Biden shut down his long-shot run for the presidency after the first votes were cast Thursday evening in the Iowa caucuses, a man of the Senate to the end. When he gave his concession speech, he might as well have been in the chamber as he instinctively cloaked himself in its flowery protocol for saying what was on his mind.

"Excuse me a point of personal privilege," Biden said.

In a field with Clinton, Edwards, Obama, Chris Dodd and Bill Richardson, the senior senator from Delaware came in next to last. His state has seen this outcome before. When Pete du Pont, the former Republican governor, ran for president in 1988, he placed next to last in Iowa, next to last in New Hampshire, and went home.

It is the curse of the small state, the burden of the second tier. Just as the political wind is not on Biden's side, neither are the logistics.

"I don't think he ever had a window he could campaign in. Part of it is the media -- because you can only cover so many candidates in depth -- but Joe also lacked money," said Jim Soles, a political scientist retired from the University of Delaware. "He did not have the glitz or glitter of the top three."

John Daniello, the Democratic state chair, put it even more succinctly. "The media and the system worked against him," he said.

Biden exited without bitterness. "There's nothing to be sad about," he said.

Biden got farther than he did the last time. His campaign for the 1988 nomination disintegrated amid plagiarism charges and a tantrum that saw him exaggerate his academic record. This time he at least got to the voting.
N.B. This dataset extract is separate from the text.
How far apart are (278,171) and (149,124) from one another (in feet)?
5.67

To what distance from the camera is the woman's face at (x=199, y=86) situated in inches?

Biden, who chairs the Foreign Relations Committee, came out of this one with the focus on his foreign policy perspective, not on his faux pas. There were those moments of Joe-being-Joe -- like the blundering description of Obama as "articulate" and "clean" or the insinuation that the trucker in the collision fatal to his wife and baby daughter in 1972 was drinking -- but they were not overriding.

Instead, Biden was able to use his grasp of international affairs to shine. His signature political spot was called "Joe is Right," and it quoted other candidates praising him. "Amen to Joe, because he's 100 percent right," Clinton said, and "I think Joe is exactly right," Obama said.

Soles suggested that Biden elevated himself in the model of George Mitchell, the former Senate Democratic majority leader called upon for peacemaking in Ireland and investigating steroids in baseball after he left office, or Lee Hamilton, the retired Democratic congressman who led the Iraq Study Group and the 9/11 Commission after chairing the House Foreign Affairs Committee.

"Whether he likes it or not, Joe was treated as the elder statesman that he is, even if there was a little embroidery around the edges," Soles said.

"Joe came out ahead in every respect, except his pursuit of the presidency. I think Delawareans have a new appreciation for Joe. Watching Joe talk about issues may have taught Delawareans that they have given the nation a far greater gift in Joe Biden than they previously realized."

Now Biden will do what he has done for the last 35 years when he had to pick himself up, after the accident, after the last presidential race, after the brain aneurysms that nearly killed him.

"I ain't going away," Biden said. "I'll be going back to the Senate."